Long silent, the WKY Kilgen Organ is home again and nearly ready to play

OKLAHOMA CITY, OKLAHOMA -- The first delivery truck pulled up to the Oklahoma History Center Museum just before business hours on a Friday morning.

There were several that arrived that day, each containing pieces of a giant historical artifact, a musical instrument, an organ that entertained Oklahoma audiences for more than a half-century.

For Dusty Miller, this was a banner day.

"The WKY Kilgen has found a new home," he says proudly.

The organ was first installed in the Skirvin Tower, then later housed at the Oklahoma City Civic Center.

This is the instrument a musician named Ken Wright played on the radio every night for years.

It is one of 4-thousand made by the Kilgen Co. of St. Louis, Missouri.

Fewer than 1-thousand survive.

Miller says, "There are people still around who remember it on the air, or I remember it at the Civic Center."

The Civic Center used it for performances until 1998.

History Center planners thought it might be nice to have it play for events in their new building.

Architects even made room for it, but years of storage and neglect had taken their toll.
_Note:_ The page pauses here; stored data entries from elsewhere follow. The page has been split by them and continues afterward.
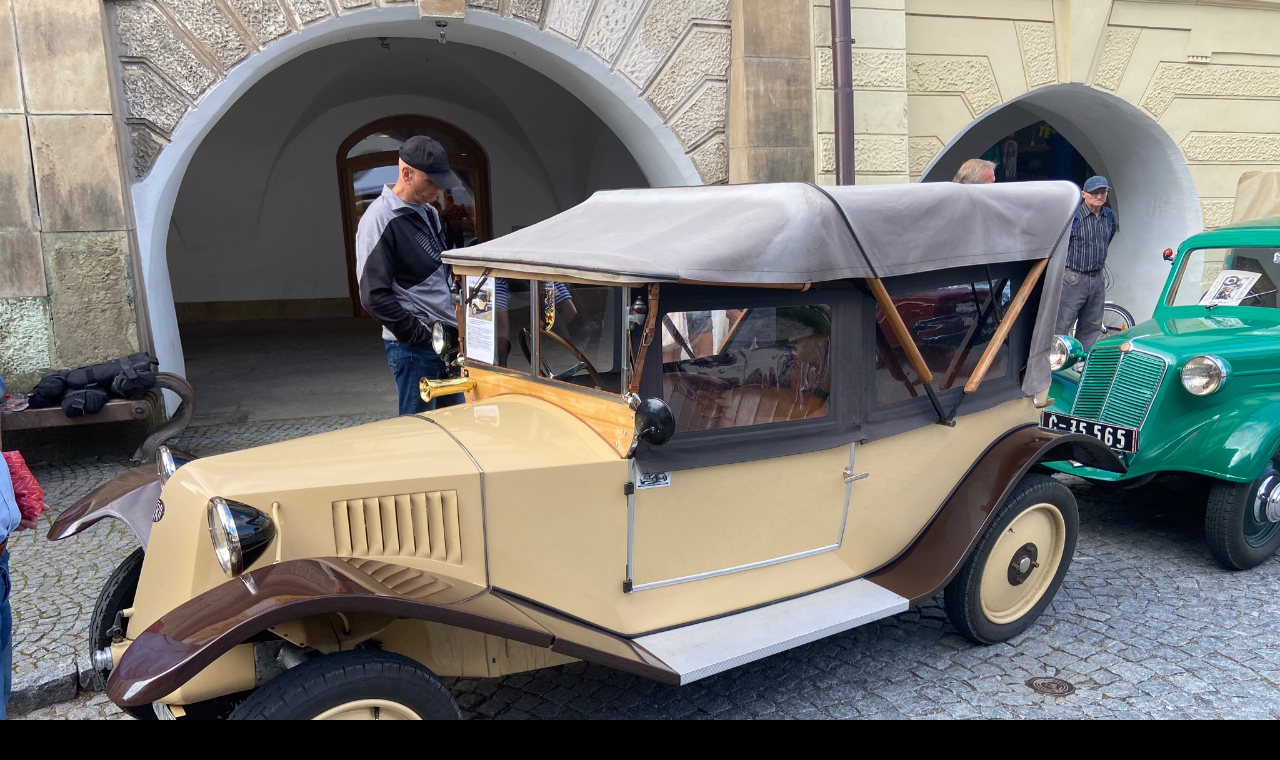

--- FILE ---
content_type: text/html; charset=UTF-8
request_url: https://www.boxer-morava-historik.cz/fotoalbum/akce-2022/vystava-hv-ve-svitavach---pivni-slavnosti-16.07.2022/1b0b7d1c-8ecc-48f5-af56-573c58ce6e5e.-.html
body_size: 919
content:
<?xml version="1.0" encoding="utf-8"?>
<!DOCTYPE html PUBLIC "-//W3C//DTD XHTML 1.0 Transitional//EN" "http://www.w3.org/TR/xhtml1/DTD/xhtml1-transitional.dtd">
<html lang="cs" xml:lang="cs" xmlns="http://www.w3.org/1999/xhtml">

    <head>

        <meta http-equiv="content-type" content="text/html; charset=utf-8" />
        <meta name="description" content="Klub, zabývající se sbíráním, renovacemi a testováním historických vozidel, pořádáním akcí pro historická vozidla a vše, co souvisí se starými auto-moto veterány." />
        <meta name="keywords" content="historické vozidlo,testace,sraz,veterán" />
        <meta name="robots" content="all,follow" />
        <meta name="author" content="<!--/ u_author /-->" />
        <link rel="stylesheet" href="/style.1700061551.1.css" type="text/css" />
        
        <script type="text/javascript" src="https://www005.estranky.cz/user/js/index.js" id="index_script" ></script>
        <title>
            Boxer Morava historik v VCC ČR
        </title>

        <style>
          body {margin: 0px; padding: 0px;}
        </style>
    </head>
<body>
    <script language="JavaScript" type="text/javascript">
    <!--
      index_setCookieData('index_curr_fullphoto', 4405);
    //-->
  </script>
  <a href="javascript: close();"><img src="/img/original/4405/1b0b7d1c-8ecc-48f5-af56-573c58ce6e5e.jpg" border="0" alt="1B0B7D1C-8ECC-48F5-AF56-573C58CE6E5E" width="2048" height="1536"></a>

<!-- NO GEMIUS -->
</body>
</html>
The American Organ Institute had to take it apart, fix bent pipes, replace old leather and felt.

John Riester and his crew worked on it for more than a year.

They brought it back good as new.

"We were sitting down a couple of weeks ago," he says. "We took a wild guess as to how many moving parts there are in this instrument. We're guessing about a quarter million or so."

The pieces came home.

Making the WKY Kilgen Organ whole again will require weeks of re-assembly and testing.

This giant artifact still has songs to sing.

Dusty Miller guarantees, "This thing is really, really going to knock your socks off."

The rescued and revived Kilgen already has a performance schedule.

It will officially premiere on January 30th, 2017.